=== What this task involves ===
List each line of the data that holds the string "your".

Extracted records
----
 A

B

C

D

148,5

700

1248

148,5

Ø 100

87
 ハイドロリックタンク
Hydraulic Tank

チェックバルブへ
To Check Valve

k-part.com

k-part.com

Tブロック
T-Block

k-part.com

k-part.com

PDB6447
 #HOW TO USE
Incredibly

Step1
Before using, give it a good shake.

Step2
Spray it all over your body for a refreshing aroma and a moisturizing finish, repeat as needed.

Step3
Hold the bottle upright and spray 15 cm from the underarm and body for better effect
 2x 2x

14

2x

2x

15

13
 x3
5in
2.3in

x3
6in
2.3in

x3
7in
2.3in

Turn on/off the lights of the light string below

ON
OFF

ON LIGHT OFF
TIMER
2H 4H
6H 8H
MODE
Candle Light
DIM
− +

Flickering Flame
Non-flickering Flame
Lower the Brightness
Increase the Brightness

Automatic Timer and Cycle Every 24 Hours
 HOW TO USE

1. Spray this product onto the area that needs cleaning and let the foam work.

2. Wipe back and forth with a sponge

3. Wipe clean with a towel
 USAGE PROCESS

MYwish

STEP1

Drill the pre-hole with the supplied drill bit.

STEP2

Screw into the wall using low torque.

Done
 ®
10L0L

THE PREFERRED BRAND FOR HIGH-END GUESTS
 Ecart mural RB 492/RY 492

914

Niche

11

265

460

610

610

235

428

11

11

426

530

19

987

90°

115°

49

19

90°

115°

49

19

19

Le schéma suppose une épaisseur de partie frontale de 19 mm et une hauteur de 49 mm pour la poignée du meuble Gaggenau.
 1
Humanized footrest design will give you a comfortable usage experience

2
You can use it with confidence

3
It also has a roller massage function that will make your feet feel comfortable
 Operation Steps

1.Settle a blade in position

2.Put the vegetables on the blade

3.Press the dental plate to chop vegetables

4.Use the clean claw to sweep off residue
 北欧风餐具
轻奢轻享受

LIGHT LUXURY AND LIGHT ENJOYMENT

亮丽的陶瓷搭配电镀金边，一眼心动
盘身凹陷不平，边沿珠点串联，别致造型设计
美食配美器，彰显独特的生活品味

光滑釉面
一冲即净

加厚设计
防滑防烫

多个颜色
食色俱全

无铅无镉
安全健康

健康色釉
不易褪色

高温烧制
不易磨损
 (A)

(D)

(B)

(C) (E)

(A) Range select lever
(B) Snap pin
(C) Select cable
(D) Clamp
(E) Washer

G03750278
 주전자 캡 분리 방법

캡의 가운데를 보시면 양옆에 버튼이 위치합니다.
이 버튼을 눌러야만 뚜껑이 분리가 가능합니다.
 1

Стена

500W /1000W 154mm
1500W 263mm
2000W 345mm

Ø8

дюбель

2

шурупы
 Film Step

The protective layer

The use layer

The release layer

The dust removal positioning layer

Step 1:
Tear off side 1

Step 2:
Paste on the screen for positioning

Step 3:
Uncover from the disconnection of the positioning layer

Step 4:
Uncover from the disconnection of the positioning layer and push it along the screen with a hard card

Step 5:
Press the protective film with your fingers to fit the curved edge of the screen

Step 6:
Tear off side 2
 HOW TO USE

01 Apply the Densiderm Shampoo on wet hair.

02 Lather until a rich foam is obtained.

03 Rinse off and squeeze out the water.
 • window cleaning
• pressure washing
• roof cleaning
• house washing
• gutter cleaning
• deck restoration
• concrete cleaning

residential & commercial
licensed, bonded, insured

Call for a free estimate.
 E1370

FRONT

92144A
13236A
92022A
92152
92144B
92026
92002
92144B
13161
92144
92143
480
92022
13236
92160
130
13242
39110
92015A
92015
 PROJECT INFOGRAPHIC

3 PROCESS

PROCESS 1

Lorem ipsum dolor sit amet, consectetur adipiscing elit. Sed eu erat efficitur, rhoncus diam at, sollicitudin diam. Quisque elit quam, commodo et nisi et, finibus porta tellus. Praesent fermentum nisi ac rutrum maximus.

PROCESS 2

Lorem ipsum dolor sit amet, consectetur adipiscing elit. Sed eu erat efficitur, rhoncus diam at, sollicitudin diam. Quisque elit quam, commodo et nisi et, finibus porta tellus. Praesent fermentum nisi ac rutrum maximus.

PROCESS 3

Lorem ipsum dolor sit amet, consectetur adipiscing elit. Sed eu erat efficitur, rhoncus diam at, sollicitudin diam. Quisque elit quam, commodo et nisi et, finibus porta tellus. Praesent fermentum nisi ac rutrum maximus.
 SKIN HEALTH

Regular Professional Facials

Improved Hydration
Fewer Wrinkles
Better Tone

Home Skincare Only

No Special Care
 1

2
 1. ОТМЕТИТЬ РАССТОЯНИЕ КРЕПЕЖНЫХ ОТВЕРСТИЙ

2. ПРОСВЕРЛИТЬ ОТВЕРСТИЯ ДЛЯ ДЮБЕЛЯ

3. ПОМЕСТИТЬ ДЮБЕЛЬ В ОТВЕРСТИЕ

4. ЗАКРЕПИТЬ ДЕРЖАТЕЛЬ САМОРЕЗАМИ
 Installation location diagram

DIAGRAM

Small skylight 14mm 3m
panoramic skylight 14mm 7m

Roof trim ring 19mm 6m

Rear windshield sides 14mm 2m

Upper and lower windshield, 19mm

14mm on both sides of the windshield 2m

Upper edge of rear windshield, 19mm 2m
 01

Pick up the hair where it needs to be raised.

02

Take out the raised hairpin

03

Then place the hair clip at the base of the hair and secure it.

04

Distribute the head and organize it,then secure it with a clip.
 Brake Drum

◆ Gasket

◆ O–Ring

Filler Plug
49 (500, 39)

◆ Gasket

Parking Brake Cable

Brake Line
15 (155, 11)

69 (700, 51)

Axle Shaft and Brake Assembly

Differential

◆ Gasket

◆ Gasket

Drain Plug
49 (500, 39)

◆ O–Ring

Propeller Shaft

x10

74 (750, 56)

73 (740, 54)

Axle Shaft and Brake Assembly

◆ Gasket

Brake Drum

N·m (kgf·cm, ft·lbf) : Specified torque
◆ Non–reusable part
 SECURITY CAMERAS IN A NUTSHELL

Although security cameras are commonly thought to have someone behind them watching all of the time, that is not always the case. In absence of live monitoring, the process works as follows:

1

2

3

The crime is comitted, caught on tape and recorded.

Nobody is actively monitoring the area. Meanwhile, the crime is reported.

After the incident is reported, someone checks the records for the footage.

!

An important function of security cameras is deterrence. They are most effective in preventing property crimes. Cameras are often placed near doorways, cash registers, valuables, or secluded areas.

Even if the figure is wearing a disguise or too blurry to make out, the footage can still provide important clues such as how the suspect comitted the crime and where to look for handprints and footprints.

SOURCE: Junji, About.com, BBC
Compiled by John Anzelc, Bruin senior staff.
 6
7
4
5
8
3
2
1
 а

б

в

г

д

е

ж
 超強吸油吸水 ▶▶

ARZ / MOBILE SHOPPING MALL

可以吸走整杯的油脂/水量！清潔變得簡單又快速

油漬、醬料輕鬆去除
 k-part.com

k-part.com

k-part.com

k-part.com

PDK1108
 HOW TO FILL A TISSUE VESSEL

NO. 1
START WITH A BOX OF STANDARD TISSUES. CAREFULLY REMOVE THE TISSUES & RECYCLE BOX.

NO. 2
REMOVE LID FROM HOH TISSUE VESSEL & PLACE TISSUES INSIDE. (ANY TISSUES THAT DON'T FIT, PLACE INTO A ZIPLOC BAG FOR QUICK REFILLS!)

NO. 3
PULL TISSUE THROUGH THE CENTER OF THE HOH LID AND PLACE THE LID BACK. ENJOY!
----
=== Exercise response ===
Spray it all over your body for a refreshing aroma and a moisturizing finish, repeat as needed.
It also has a roller massage function that will make your feet feel comfortable
Press the protective film with your fingers to fit the curved edge of the screen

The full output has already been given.